Reproduce the passage from the announcement of Mistral 3, starting at "Credit: Mistral" and ending at "developers and enterprises.".

--- EXTRACT TO READ ---
═══

![Mistral 3]()
Credit: Mistral
Today, Mistral announced Mistral 3, a major upgrade to its open model ecosystem featuring three new small dense models (3B, 8B, 14B) and Mistral Large 3, a 41B-active, 675B-total-parameter Mixture-of-Experts model—the company’s most capable release yet. All models are available under the Apache 2.0 license, reinforcing Mistral’s commitment to open, customizable AI for developers and enterprises.
Mistral Large 3: A Frontier-Class Open Model
Trained on 3,000 NVIDIA H200 GPUs, Mistral Large 3 reaches parity with leading instruction-tuned open-weight models and introduces:
Sparse MoE architecture: 41B active parameters, 675B total
Multimodal understanding, including image comprehension
Best-in-class multilingual performance beyond English and Chinese
Full open-weight release in both base and instruct variants
Large 3 debuts as #2 among OSS non-reasoning models on the LMArena leaderboard and will soon be joined by a dedicated reasoning version.

═══

--- DATASET ---
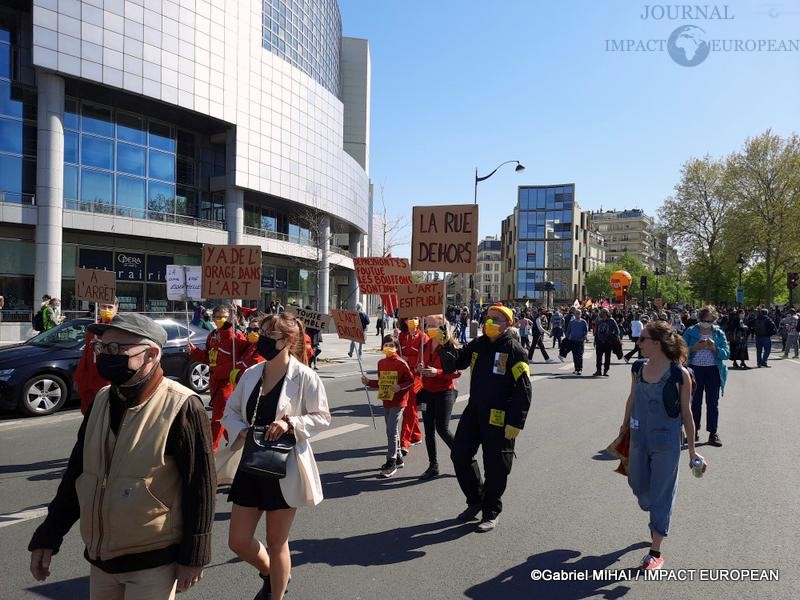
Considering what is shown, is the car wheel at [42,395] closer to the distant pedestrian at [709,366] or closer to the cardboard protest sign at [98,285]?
the cardboard protest sign at [98,285]

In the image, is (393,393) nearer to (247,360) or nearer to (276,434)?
(247,360)

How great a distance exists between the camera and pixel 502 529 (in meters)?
4.79

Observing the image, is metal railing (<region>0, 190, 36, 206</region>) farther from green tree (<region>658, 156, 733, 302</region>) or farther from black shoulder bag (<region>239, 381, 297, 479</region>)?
green tree (<region>658, 156, 733, 302</region>)

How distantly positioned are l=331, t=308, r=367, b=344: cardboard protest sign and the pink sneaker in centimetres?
438

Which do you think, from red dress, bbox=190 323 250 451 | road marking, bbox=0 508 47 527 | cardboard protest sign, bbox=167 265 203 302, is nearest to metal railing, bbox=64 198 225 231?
cardboard protest sign, bbox=167 265 203 302

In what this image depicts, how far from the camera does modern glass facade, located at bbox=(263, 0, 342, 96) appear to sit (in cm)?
3759

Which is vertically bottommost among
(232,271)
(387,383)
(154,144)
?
(387,383)

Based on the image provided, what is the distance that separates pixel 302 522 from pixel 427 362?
258cm

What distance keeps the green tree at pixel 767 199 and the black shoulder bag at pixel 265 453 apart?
161ft

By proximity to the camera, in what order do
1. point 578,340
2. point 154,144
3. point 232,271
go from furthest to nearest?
point 154,144, point 578,340, point 232,271

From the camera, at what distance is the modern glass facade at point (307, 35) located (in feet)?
123

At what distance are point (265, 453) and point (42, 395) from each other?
794cm

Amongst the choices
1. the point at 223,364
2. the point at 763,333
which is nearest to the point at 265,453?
the point at 223,364

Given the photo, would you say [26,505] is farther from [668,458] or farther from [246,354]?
[668,458]
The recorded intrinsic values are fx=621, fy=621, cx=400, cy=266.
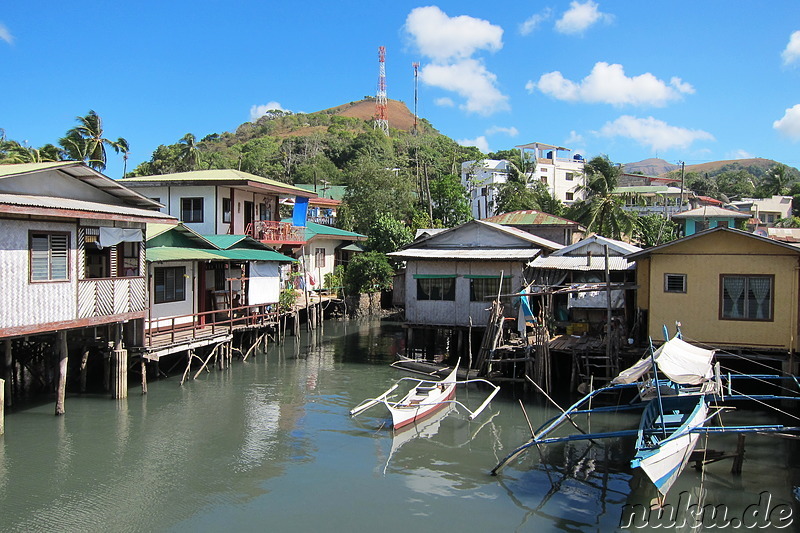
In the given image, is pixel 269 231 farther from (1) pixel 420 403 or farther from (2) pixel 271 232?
(1) pixel 420 403

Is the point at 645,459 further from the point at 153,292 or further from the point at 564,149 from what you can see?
the point at 564,149

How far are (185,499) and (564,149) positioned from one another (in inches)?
2906

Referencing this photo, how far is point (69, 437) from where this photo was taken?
16516 millimetres

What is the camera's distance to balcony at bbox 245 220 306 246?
33.2m

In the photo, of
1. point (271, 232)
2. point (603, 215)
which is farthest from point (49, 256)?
point (603, 215)

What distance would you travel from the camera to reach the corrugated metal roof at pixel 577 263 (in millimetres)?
23844

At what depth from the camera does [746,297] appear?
1881cm

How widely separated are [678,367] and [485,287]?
41.0 feet

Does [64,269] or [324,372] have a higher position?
[64,269]

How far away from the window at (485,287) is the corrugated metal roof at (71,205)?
12053 millimetres

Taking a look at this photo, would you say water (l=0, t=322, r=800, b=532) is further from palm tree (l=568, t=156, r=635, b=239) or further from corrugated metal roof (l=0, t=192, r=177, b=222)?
palm tree (l=568, t=156, r=635, b=239)

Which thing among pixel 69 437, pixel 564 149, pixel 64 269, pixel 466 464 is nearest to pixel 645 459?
pixel 466 464

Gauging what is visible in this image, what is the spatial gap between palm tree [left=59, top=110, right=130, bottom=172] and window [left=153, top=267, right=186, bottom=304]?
916 inches

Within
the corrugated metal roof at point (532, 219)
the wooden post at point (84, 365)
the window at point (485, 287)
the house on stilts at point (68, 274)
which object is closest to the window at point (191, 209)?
the house on stilts at point (68, 274)
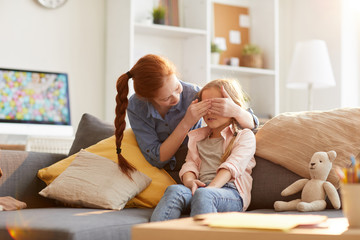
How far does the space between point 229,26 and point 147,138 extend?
2609mm

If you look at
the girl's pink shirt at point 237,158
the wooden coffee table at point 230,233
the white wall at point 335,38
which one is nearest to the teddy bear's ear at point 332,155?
the girl's pink shirt at point 237,158

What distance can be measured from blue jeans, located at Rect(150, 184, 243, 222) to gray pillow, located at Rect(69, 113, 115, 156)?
2.08ft

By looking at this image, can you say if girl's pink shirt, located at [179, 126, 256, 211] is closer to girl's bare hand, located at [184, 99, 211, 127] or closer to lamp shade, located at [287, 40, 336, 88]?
girl's bare hand, located at [184, 99, 211, 127]

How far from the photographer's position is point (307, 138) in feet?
6.19

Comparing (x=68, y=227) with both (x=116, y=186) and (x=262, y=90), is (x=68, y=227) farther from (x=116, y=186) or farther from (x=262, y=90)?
(x=262, y=90)

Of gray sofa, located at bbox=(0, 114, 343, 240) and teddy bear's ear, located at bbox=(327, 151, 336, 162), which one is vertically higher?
teddy bear's ear, located at bbox=(327, 151, 336, 162)

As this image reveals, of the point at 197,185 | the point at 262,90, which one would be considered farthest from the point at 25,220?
the point at 262,90

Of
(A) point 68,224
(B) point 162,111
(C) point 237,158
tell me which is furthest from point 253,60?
(A) point 68,224

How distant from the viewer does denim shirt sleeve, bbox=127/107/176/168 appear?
81.0 inches

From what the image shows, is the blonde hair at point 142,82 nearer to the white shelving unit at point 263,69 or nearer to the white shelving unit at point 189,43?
the white shelving unit at point 189,43

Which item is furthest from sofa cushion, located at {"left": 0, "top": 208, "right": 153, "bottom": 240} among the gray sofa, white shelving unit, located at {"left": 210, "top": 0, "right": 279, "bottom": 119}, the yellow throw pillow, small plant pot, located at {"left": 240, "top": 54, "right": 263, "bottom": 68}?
small plant pot, located at {"left": 240, "top": 54, "right": 263, "bottom": 68}

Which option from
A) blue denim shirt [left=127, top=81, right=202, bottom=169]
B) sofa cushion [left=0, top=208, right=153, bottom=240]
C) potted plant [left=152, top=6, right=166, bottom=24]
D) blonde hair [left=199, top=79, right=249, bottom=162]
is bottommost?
sofa cushion [left=0, top=208, right=153, bottom=240]

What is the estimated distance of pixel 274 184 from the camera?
190 centimetres

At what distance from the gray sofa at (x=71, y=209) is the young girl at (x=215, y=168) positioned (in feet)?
0.24
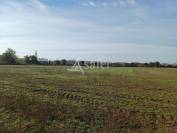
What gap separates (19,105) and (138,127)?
17.6 ft

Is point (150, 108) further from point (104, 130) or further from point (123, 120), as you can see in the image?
point (104, 130)

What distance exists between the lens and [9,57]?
136750 mm

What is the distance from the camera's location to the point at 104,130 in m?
10.9

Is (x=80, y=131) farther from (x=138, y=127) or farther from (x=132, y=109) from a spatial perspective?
(x=132, y=109)

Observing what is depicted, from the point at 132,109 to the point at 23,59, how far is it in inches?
5102

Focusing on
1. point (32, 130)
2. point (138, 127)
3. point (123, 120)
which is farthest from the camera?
point (123, 120)

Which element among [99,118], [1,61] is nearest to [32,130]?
[99,118]

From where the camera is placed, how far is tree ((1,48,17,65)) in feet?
444

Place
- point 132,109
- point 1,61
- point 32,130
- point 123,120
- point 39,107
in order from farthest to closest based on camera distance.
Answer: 1. point 1,61
2. point 132,109
3. point 39,107
4. point 123,120
5. point 32,130

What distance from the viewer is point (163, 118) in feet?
53.2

═══

--- TASK SOLUTION ---
Credit: Mistral
Today, Mistral announced Mistral 3, a major upgrade to its open model ecosystem featuring three new small dense models (3B, 8B, 14B) and Mistral Large 3, a 41B-active, 675B-total-parameter Mixture-of-Experts model—the company’s most capable release yet. All models are available under the Apache 2.0 license, reinforcing Mistral’s commitment to open, customizable AI for developers and enterprises.